Author

Stuart Nates

Date of Award

Summer 2019

Document Type

Open Access Thesis

Department

Mechanical Engineering

First Advisor

Sang Hee Won

Abstract

Chemical kinetic characteristics of real fuels exhibit high-dimensional complexity due to the excessive number of molecules and molecular classes. As a method of projecting this high-dimensional complexity, which is pertinent to real fuels, to the low-dimensional description, either a surrogate approach or detailed experiments have been utilized, can guide the construction of chemical kinetic models for real fuel. Although the validity of the surrogate approach has been extensively demonstrated by a wide range of canonical experiments for whole fuel/air mixtures, the use of empirical fuel property indicators still worries whether or not the surrogate mixture truly captures the more complex chemical behaviors coupled with fuel physical properties (e.g. distillation).

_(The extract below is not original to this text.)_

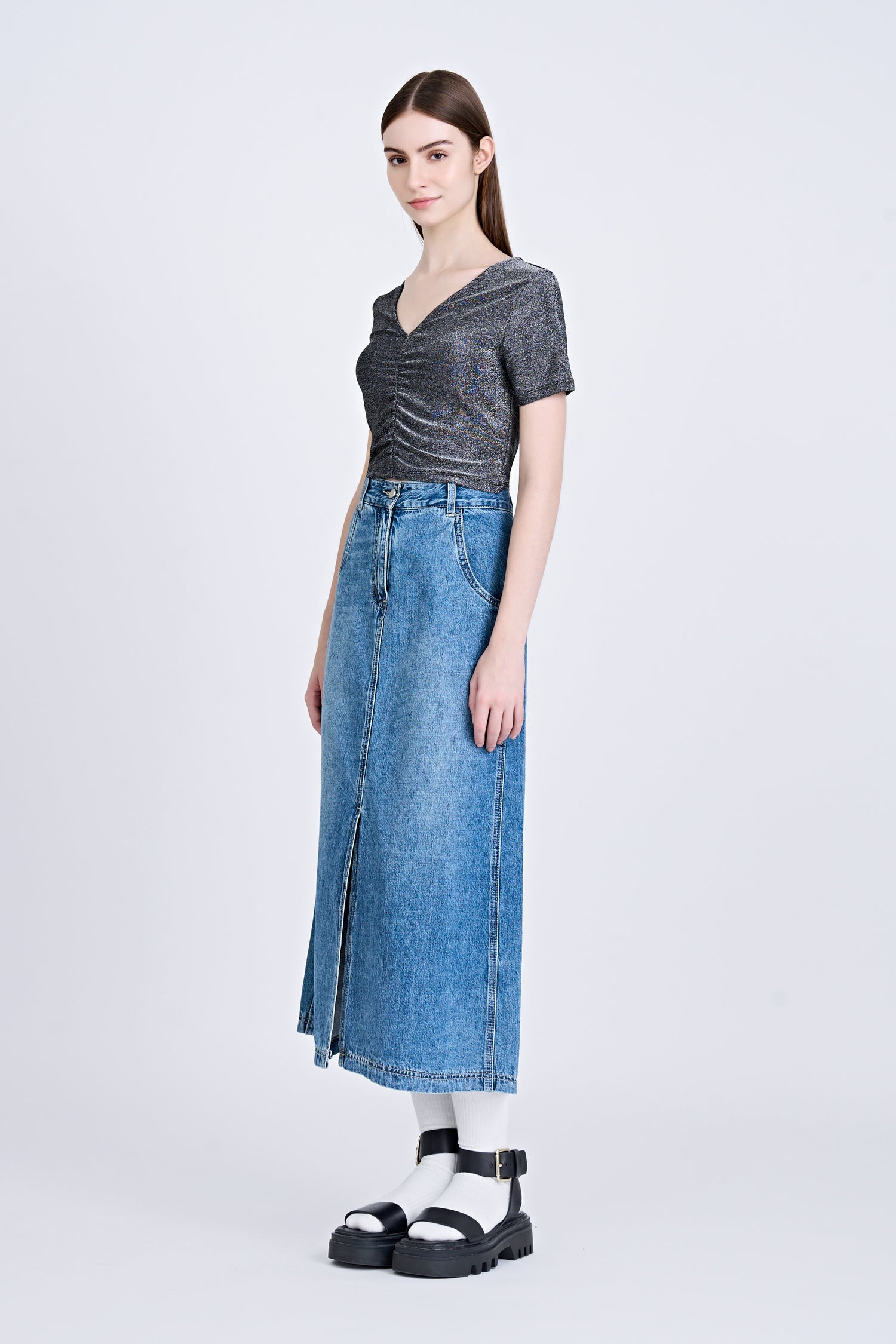 Shimmer Ruche Tee - Shimmer Black [AT]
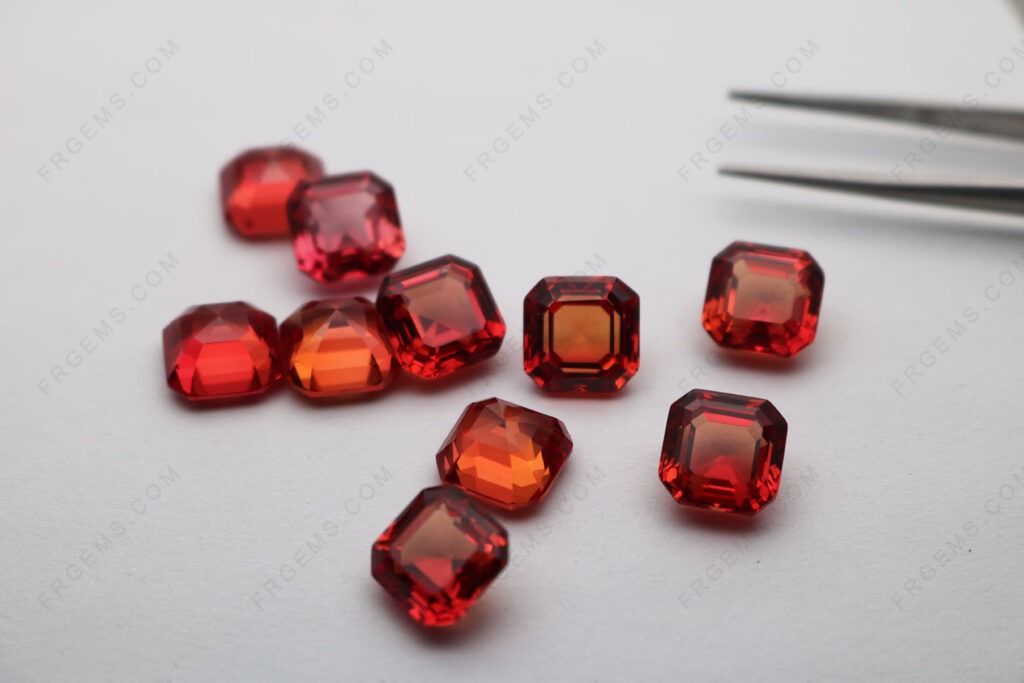 Synthetic-Corundum-Padparadshah-55#-color-Asscher-shape-faceted-cut-10x10mm-gemstones-IMG_6796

Particularly, a recent experiment has shown that the near-limit combustion behaviors (e.g. lean blow off in gas turbine combustor) are strongly governed by the chemical characteristics of the front (light) end in fuel boiling characteristics. Thus, it is of importance to develop an alternative approach, which can fundamentally characterize fuel chemical properties along the fuel distillation curve. Using Nuclear Magnetic Resonance (NMR) spectra, it is possible to quantify the specific chemical functional groups present in a sample. To demonstrate the applicability of chemical functional group approach in conjunction with NMR spectra interpretation, a surrogate formulation approach based on NMR spectra is demonstrated by using a 12-component model fuel and a known fuel and comparing the synthetic NMR spectra between target fuels and surrogate mixtures.